Universe 7 Billion Years Ago cooled as Predicted, Landmark Study Confirms
Tokyo, Japan - In a breakthrough for cosmology, an international team of researchers has directly measured the temperature of the universe when it was approximately 7 billion years old, confirming predictions made by the standard model of cosmology. Utilizing the Atacama Large Millimeter/submillimeter Array (ALMA), the team observed the absorption of cosmic microwave background (CMB) radiation by hydrogen cyanide (HCN) gas, yielding a temperature of 10.2 Kelvin (-262.95°C or -443.31°F) at a redshift of 0.89. The findings, released by Keio university, provide a crucial benchmark for understanding the universe’s thermal history and testing the fundamental laws of physics across cosmic time.
This precise measurement represents the most distant direct temperature reading of the universe to date, offering a vital test of the assumption that the universe cools predictably as it expands. By analyzing the absorption spectra of HCN, researchers were able to determine both the optical depth and excitation temperature of the gas, ultimately revealing the CMB temperature at that specific point in cosmic history. The study demonstrates a reliable method for probing the early universe’s temperature, opening new avenues for investigating potential variations in physical constants over time.
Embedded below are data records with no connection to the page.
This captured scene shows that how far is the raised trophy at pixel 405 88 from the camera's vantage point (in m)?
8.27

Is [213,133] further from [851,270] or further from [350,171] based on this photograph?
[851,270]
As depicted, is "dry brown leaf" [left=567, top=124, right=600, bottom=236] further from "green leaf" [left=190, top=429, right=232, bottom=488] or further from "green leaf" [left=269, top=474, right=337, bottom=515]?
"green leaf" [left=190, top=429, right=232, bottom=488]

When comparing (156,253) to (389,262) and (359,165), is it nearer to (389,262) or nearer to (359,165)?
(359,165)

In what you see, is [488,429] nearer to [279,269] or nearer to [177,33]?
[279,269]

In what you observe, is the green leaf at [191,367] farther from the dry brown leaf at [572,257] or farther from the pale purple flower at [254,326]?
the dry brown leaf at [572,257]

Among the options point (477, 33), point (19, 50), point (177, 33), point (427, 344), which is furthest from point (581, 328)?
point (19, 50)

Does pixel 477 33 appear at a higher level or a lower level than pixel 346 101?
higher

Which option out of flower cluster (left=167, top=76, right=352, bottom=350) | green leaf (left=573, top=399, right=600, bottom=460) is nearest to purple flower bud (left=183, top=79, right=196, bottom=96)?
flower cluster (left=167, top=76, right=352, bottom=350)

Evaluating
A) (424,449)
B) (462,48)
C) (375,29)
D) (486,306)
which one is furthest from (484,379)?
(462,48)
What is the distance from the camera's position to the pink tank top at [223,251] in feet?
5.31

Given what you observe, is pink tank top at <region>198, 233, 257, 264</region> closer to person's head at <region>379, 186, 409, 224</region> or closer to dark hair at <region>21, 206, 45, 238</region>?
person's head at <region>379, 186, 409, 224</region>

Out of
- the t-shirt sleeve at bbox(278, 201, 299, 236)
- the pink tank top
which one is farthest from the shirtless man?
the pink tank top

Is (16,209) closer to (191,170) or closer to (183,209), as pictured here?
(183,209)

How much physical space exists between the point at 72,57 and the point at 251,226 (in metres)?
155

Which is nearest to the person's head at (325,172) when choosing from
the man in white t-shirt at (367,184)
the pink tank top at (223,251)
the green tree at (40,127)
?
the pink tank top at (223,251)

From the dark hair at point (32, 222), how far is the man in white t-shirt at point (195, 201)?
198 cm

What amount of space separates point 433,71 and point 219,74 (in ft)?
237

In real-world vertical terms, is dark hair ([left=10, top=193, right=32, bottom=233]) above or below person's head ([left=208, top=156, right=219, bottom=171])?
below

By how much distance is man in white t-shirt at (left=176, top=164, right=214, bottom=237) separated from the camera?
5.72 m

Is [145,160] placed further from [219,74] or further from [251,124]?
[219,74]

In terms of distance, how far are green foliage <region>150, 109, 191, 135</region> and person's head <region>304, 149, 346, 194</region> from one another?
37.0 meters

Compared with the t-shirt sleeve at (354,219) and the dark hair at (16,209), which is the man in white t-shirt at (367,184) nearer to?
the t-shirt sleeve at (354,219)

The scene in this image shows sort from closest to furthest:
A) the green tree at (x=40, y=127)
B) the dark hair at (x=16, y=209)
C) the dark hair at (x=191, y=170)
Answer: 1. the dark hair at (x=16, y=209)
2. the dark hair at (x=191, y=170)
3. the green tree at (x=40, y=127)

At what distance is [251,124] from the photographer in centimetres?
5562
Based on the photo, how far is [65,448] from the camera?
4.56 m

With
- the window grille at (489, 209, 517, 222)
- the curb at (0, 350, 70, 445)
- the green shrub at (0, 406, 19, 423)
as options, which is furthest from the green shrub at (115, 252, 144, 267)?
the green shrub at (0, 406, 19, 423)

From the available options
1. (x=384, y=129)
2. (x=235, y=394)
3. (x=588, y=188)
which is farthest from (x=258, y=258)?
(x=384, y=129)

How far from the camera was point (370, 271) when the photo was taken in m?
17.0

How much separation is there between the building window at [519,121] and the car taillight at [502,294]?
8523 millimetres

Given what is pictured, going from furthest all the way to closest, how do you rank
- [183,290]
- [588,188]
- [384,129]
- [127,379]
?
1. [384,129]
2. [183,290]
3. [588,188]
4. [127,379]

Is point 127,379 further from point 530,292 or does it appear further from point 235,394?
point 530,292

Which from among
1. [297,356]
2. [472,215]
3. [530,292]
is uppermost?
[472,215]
The research team’s success hinges on observing quasars – extremely luminous active galactic nuclei - at high redshifts. As the CMB photons travel across vast cosmic distances, they interact with intervening gas clouds, leaving subtle absorption signatures in the quasar’s spectrum. Analyzing these signatures allows scientists to infer the temperature of the CMB at the time of interaction. The Keio University press release highlights that future observations targeting quasars at even higher redshifts, utilizing instruments like the Square Kilometre Array (SKA) and the next-generation Very Large Array (ngVLA), promise to extend this method further, improving sensitivity and expanding the range of measurable redshifts.
This measurement at redshift 0.89 serves as a critical validation of the cosmological principle – the idea that the universe is homogeneous and isotropic on large scales – and reinforces the understanding that the universe’s cooling behavior aligns with theoretical predictions. The team’s work provides a solid foundation for future investigations into the evolution of the cosmos and the potential for uncovering new physics beyond the standard model.